Bettina was so mesmerized by the boy’s story she hadn’t even noticed the faint, distant tolling of church bells, but now she heard it clearly and frowned. The nearest church was miles away, but this thought vanished as she watched the wrought iron shake a little and then swung quietly inward, the old chain uncoiling like a clanking snake. The pair looked through the gate.
“The oldest tomb, right?” asked Bart, “Northwest corner?”
“Yes.” the girl replied, looking cautiously around, “Do…do you think its safe?”
“Oh yes! My mother counseled the Weeping Widow that haunts this place last fall. She’s actually quite nice, she just died in mourning. You know how it is.” he held out his wand and stepped through the gate.
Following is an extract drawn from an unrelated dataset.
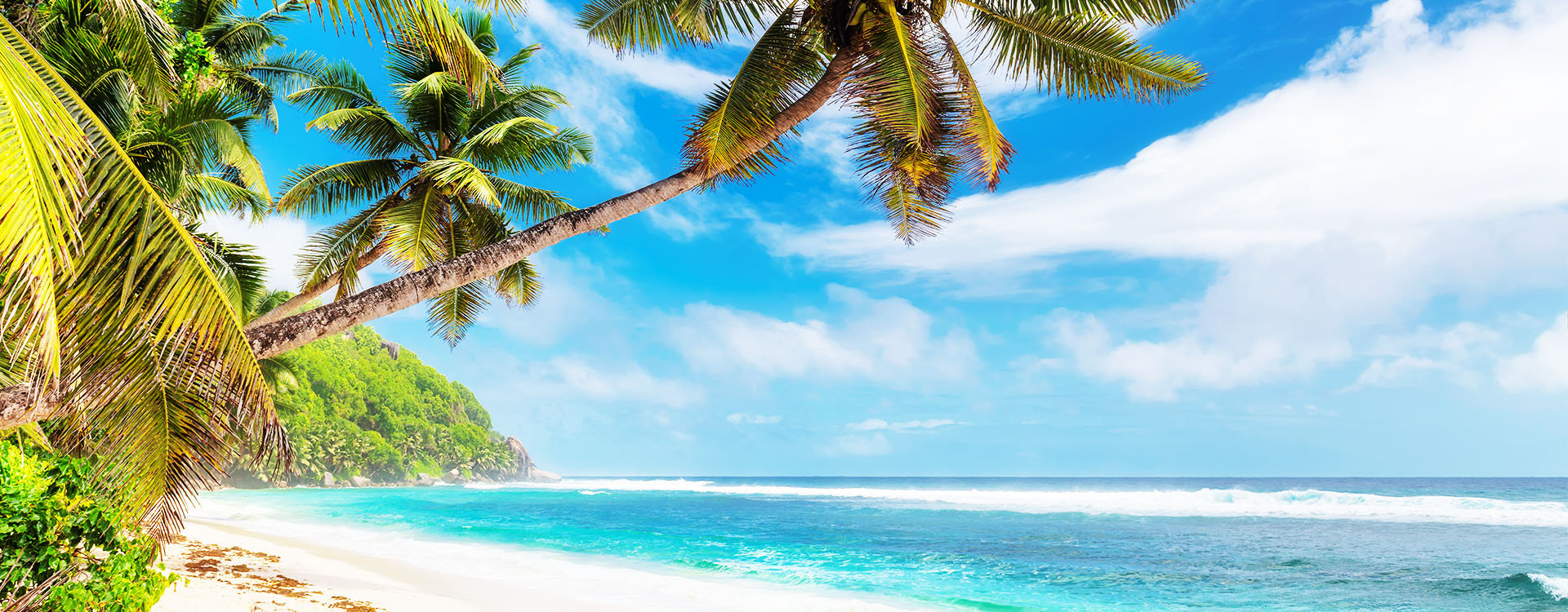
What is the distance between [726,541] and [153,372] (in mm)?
16633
“Your…mother counseled a ghost?” Bettina asked, following him and holding out her own wand even though she couldn’t do much more than shoot sparks from the end.
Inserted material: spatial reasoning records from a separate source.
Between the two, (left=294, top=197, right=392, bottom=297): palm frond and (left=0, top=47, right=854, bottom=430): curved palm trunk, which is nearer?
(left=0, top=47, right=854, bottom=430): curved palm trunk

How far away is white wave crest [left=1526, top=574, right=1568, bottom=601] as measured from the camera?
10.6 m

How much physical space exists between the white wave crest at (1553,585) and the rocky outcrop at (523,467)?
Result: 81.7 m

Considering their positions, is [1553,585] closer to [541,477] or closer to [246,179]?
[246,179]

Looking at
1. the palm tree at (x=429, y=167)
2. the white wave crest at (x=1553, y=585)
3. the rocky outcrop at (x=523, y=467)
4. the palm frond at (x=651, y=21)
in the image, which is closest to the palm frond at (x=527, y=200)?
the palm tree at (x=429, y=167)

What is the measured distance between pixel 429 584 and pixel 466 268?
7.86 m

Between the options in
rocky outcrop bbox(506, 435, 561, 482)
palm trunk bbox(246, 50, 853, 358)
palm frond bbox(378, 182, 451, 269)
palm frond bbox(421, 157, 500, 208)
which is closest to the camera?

“Oh yes. She works for the Spirit Division of the Board of Intranational Magical Peoples. The IMP Board. You know?” he waited for he nod and then kept walking, “She’s a ghost whisperer…” he continued in this vein for several minutes as they walked through the cemetery,and Bettina marveled at his apparent need to talk consistently without stopping to breathe. She wondered if it was a magic talent, like her ability to make books read themselves, but either way it was soothing and made her forget her fear for a little while, and eventually they found themselves at the crumbling tomb.
“Alright,” Bart said, making his wand vanish up his robe again and drawing the chalk, “Ready?”
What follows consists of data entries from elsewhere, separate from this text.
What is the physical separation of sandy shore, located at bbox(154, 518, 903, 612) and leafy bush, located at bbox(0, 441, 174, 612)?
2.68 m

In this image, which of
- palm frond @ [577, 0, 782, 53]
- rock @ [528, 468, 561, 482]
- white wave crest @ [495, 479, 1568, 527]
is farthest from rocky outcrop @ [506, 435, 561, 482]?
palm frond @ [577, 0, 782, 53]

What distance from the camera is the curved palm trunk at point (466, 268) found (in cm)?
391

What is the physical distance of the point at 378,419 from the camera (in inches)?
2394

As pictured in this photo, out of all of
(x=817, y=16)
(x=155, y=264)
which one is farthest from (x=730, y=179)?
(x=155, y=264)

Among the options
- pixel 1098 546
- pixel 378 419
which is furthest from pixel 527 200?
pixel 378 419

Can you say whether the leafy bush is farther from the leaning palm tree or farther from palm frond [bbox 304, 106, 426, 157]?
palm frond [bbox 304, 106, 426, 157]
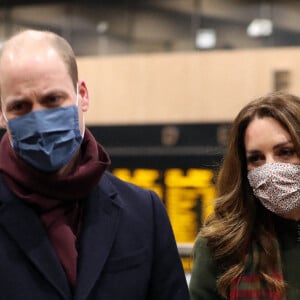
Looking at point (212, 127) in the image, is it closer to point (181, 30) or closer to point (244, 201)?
point (181, 30)

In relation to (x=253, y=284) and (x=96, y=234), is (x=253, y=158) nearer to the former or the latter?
(x=253, y=284)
Bettina nodded and drew her own, and together they dashed three harsh “X’s” onto the side of the tomb and signed their name before stepping back. They stepped back and Bart drew a single piece of paper from inside his robes, “Want to go first?”
“Uh…no. You go first.” She said nervously. This was the part she was dreading, and her hands trembled a little bit as she drew her own scrap of paper out.
Bart smiled, “Ok! See you on the other side!” He knelt and slid his paper beneath the door and stepped back again. A moment passed and suddenly the crypt doors swung open. To Bettina it looked like an empty mausoleum,but Bart’s smile vanished into an awestruck look and he stepped forward into the shadows, “Oh coo-” and he was gone and the doors closed.
Bettina swallowed nervously and looked down at her the blank paper in her hands.
“Once you’ve made your honors to our founder and told her your name, you must make an offering for the gate to open,” the letter had said, “Write what you want. Not whatever you want, not some passing whim, dear student: speak your heart’s desire. Tell our founder what you want truly desire…the thing you will pursue while you are in the halls of her school. Write it down and send it to her and come to find your destiny.”
Bettina thought about it, eyes wide in the moonlight. She thought about Ms. Clarke and the strange way her handbag seemed to hold whatever the needed. She thought about the real magic shops she been to in New Orleans, and the queer old men and women and their enchanted fetishes dancing on the end of silver chains. She thought about Bart’s chest and its little, wobbly legs and the way he’d vanished…and then she drew her pen from her pocked and smoothed the paper on the tomb’s cold face.
I want to understand, she wrote.
She folded the paper and slid it beneath the door, waiting in terror against the possibility of a wrong answer. Somewhere in the cemetery a woman sobbed quietly, and an owl hooted.
The door swung open. Inside was no empty shell of stone, but another graveyard. An old man smoked a strange, black cigarette just on the other side, leaning on a long wooden staff. In the distance she could see Bart walking towards the open gates and the manor house that seemed to hover over the dark waters beyond them. The man had golden eyes and a little smile and he waved her to come through, “Aye, Ms. Wells. We’re expecting you…come on! The feast starts soon.”
Bettina stepped through, and the door shut behind her.